白木さんはまたなと言って店を出ていくと幸成は追って店を出ていった。

「白木くんもいい人なんだよ、2人は大学時代からの親友で仲はいい」

マスターが心配して梨花子に伝えてくれた。

「はい、幸成の事を心配しているのはわかりました、多分…相手が私以外でも…ですよね?」

マスターは軽く頷いていた。

「幸成は基本ここには女性を連れてこない、わかるよね」

「はい」

「それでも1番の親友に君を紹介したかったんだろう」

「ありがとうございます」

「君は大人だね」

「もういい歳ですからね(笑)」

幸成が店に戻ってきて席に座った。

「梨花子、気を悪くした?」

「大丈夫よ、乾杯しましょ」

2人はグラスを合わせた。


しばらく呑んでラーメンを食べて2人はホテルに戻ってきた。

「ふう、お腹いっぱいだわ」

「美味かっただろ?」

「うん(笑)」


梨花子はメイクを落とし始めた。

「梨花子、風呂貯めようか?」

「お願いします」

幸成はラフなスウェットに着替え始める。

「俺は明日の朝にシャワーする」

「その方がいいよ、呑んでるからね」

「うん、ゆっくり浸かって、歯磨きしてくる」


梨花子がお風呂からあがると幸成はベッドに横になっていて、パックをしたまま眠っているようだ。

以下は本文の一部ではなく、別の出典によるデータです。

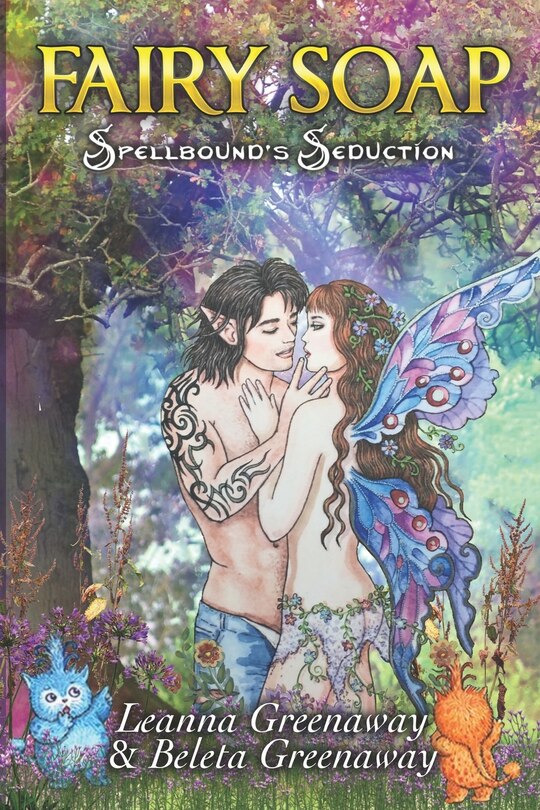 Front cover_Fairy Soap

梨花子はゆっくり近づいてパックをゆっくり外していく。

パチっと目が開いた。

「あっ、ごめんね、パックを外そうと」

「俺、寝てたのか」

「うん」

幸成はゆっくり起き上がった。

「ふ〜」

「寝てもいいよ」

「梨花子はもう寝る?」

「もう少し起きてる、まだラーメンが(笑)」

「そっか…じゃあ俺も」

「眠いんでしょ?」

「もう大丈夫、一緒のベッドで寝たい」

「狭くない?」

「梨花子を抱きしめて寝たいんだよ」

「うーん、じゃあもうちょっと待てる?」

「うん」

梨花子もお風呂上がりのケアとストレッチをゆっくりと床ですますと幸成のベッドにゆっくりあがる。

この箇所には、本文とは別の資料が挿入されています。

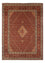 Perserteppich - Nomadic - 358 x 265 cm - rost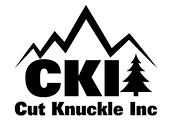 Cut Knuckle Inc. logo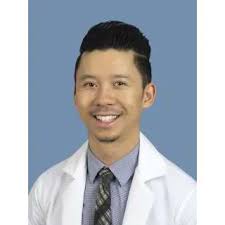 Dr. John Tran, MD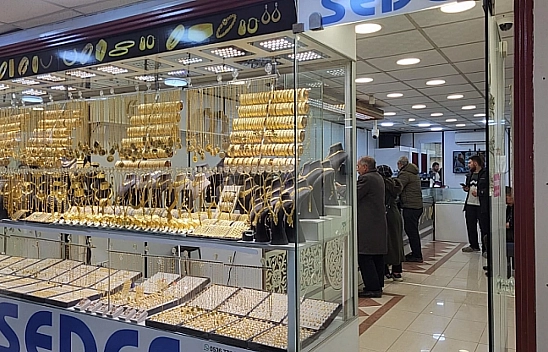 Malatya'da altın fiyatları ne kadar oldu? 20 Ağustos 2026 Perşembe güncel altın fiyatları…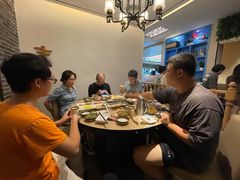 -野妹经典火锅(民治店)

ストレッチの間も幸成は座って首がカクカクとなっているのは梨花子も知っていた。

軽く幸成の肩を叩き幸成が顔をあげると梨花子の肩に頭を置いた。

「…梨花子…今日…ごめんな」

「何で謝るの?」

「白木があんな事言うとは思わなかった…喜んでくれると思った……」

「気にしてないよ、幸成の事が心配なのよ、だって春に地元に戻ってもう結婚をなんて誰でもびっくりするわよ」

梨花子は幸成の背中をさすった。